▶ **GIVEN TEXT**

--- begin ---

An article reporting Carl’s death in the Pine Bluff Commercial newspaper on 4 July 1947 states that he had the rank of T-5 (technician fifth grade, with pay equivalent to a sergeant) and was on terminal leave from Carlisle Barracks at New Cumberland, Pennsylvania, with the leave to expire at midnight on 4 July. The article states that his relatives reported that Carl had talked of re-enlisting for three years and asking for overseas duty, but was undecided. He had served six years in the Army, including twenty-four months In the European theater.
After Carl’s death, an Army friend of his, G.B. Reed of 224 S. Edgefield in Dallas, wrote Carl’s sister Kat on 18 January 1948. His letter expresses his shock and dismay at Carl’s suicide, and speaks of their experience in the Army. G.B. Reed says that he was in the Front Line Infantry (36th Division), and was wounded and reclassified and assigned to Carl’s outfit, M.P.E.G. (Military Police Escort Guard), a small outfit of only about thirty men.
I think that this M.P.E.G. unit must have been separate from the Cavalry unit in which Carl entered service. George Reed’s letter says that prior to Reed’s joining the unit, Carl had had some trouble with his first sergeant. I was told stories about this trouble when I was growing up. The stories said that the sergeant picked on a certain member of the unit, a younger man whom the sergeant ridiculed as a weakling. This angered Carl, and when the sergeant forced the man to carry every soldier’s knapsack on a hike one day, Carl spoke up and said that he wouldn’t stand by in silence while that younger man was targeted. Carl then took the knapsacks from his fellow soldier and began carrying them. When the sergeant ordered Carl to return the knapsacks to the soldier being targeted, Carl refused, and he and the sergeant then fought. The upshot was that Carl was court-martialed.
G.B. Reed’s letter states that Carl ran into trouble because he was intent on defending the rights of the men in his unit. The letter notes that the sergeant would steal part of the men’s rations, and Reed and Carl objected to this. The letter goes on to say, “Every one said Carl had the highest I.Q. in the outfit, but they wouldn’t make him a sgt. because he was dangerous….If holding up for your rights makes you dangerous, I guess they were right.”

--- end ---

▶ **WHAT YOU NEED TO DO**
1. From the account of Carl's Army service, print the passage that begins at the words "I think that" and stops after the words "Carl was court-martialed.".
2. List every span of time, in years or months, that the account of Carl's Army service gives.
3. Carry the account of Carl's Army service forward from its final sentence.
The material placed after the account of Carl's Army service has no role in this exercise.

▶ **GIVEN MATERIAL**

--- begin ---

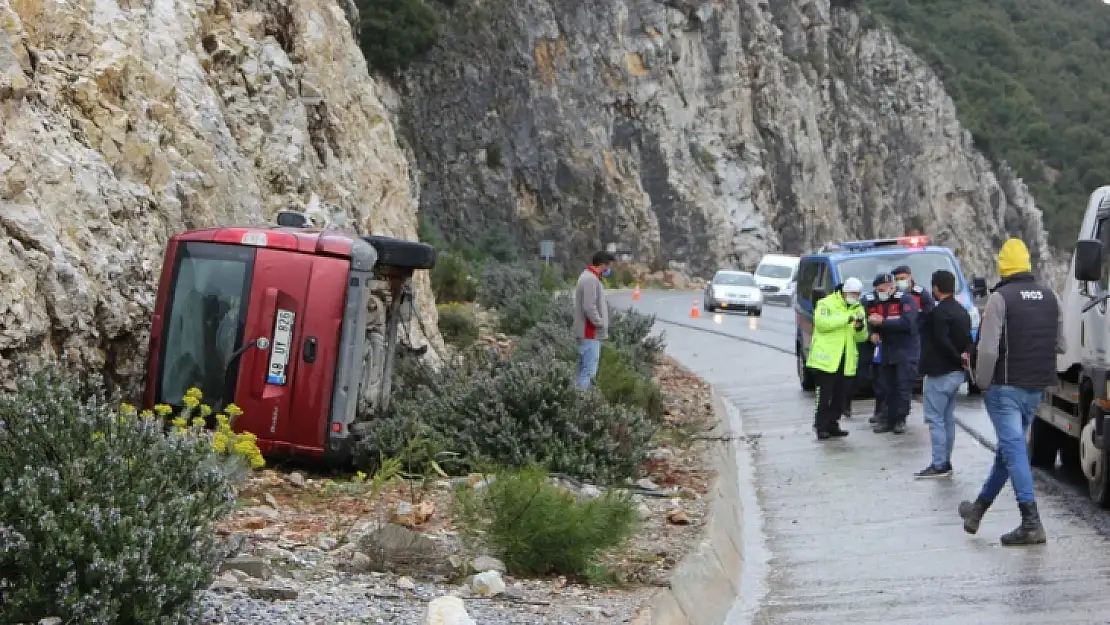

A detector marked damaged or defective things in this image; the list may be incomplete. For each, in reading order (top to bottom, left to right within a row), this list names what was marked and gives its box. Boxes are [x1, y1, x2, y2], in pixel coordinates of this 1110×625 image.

overturned red van [146, 213, 437, 461]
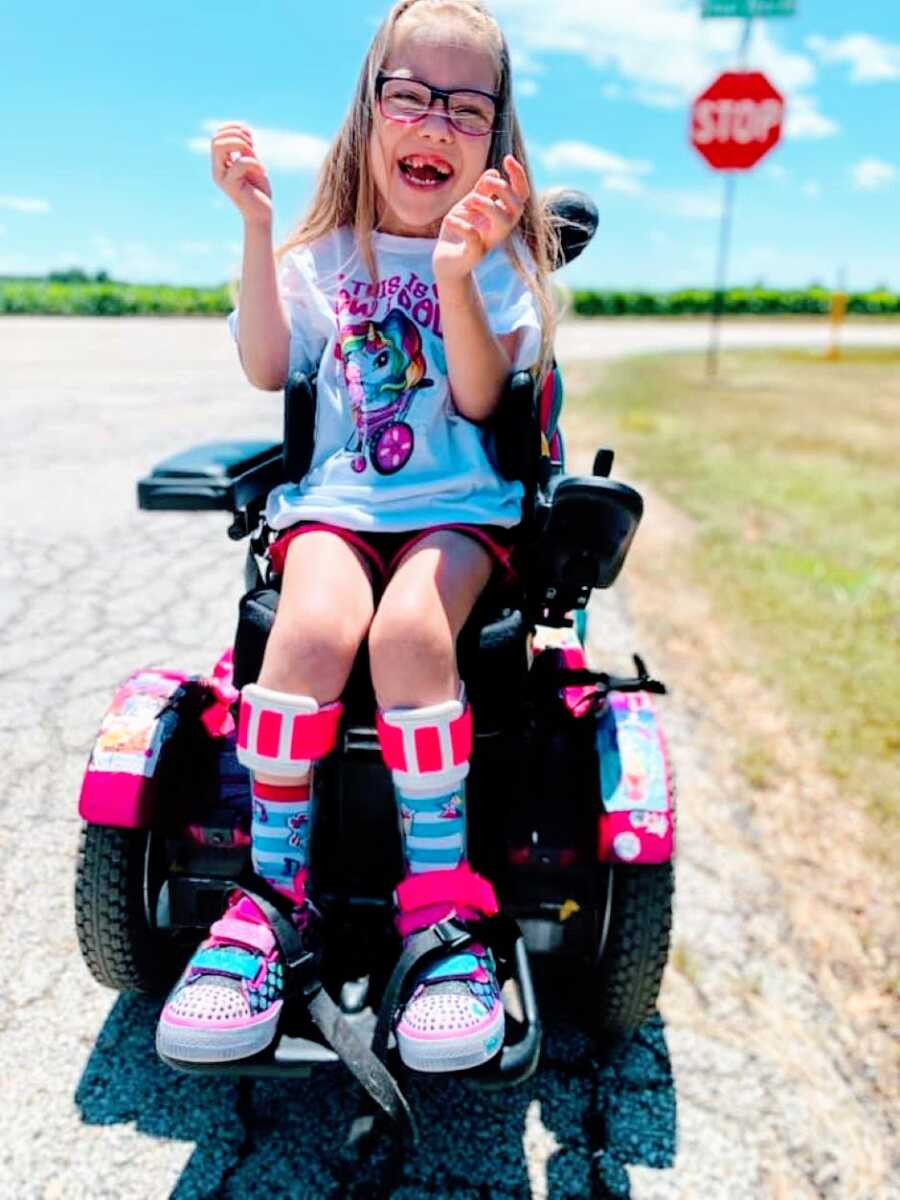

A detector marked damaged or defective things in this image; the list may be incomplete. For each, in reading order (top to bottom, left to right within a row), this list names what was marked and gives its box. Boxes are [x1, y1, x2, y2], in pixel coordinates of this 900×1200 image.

cracked asphalt road [3, 314, 892, 1192]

--- end ---

▶ **EXPECTED ANSWERS**
1.
I think that this M.P.E.G. unit must have been separate from the Cavalry unit in which Carl entered service. George Reed’s letter says that prior to Reed’s joining the unit, Carl had had some trouble with his first sergeant. I was told stories about this trouble when I was growing up. The stories said that the sergeant picked on a certain member of the unit, a younger man whom the sergeant ridiculed as a weakling. This angered Carl, and when the sergeant forced the man to carry every soldier’s knapsack on a hike one day, Carl spoke up and said that he wouldn’t stand by in silence while that younger man was targeted. Carl then took the knapsacks from his fellow soldier and began carrying them. When the sergeant ordered Carl to return the knapsacks to the soldier being targeted, Carl refused, and he and the sergeant then fought. The upshot was that Carl was court-martialed.

2. three years, six years, twenty-four months

3.
So that’s what I know about the WWII experiences of my uncle Carl. Piecing together the information that Carl was stationed at Carlisle Barracks in Pennsylvania following his return to the US with the statement of G.B. Reed that Carl was in a Military Police Escort Guard unit, I think that it was his military police work that had him stationed at Carlisle Barracks, since that military base had a military police school on it. I also think that by the time Carl was sent to Italy, he may have transferred from the cavalry to the M.P.E.G. unit and that he served in Italy and Russia in that unit. A primary task of the military police in the Army operations in Italy and Russia was to take control of German and Italian prisoners and see that they were sent to prisoner of war camps after they were captured.
He was, if the stories I was told as I grew up are accurate, a very bright man troubled by alcoholism. When he drank, he became violent and abusive to those around him. He did not have much opportunity to get the education he might have wanted to have as he grew up during the Depression in a small Southern town without many educational opportunities. War scarred him and made his drinking and mental instability worse, and when he returned from WWII, he felt he could not fit in, could not find work, was a failure in comparison to his half-siblings. The tragic outcome was that he took his own life.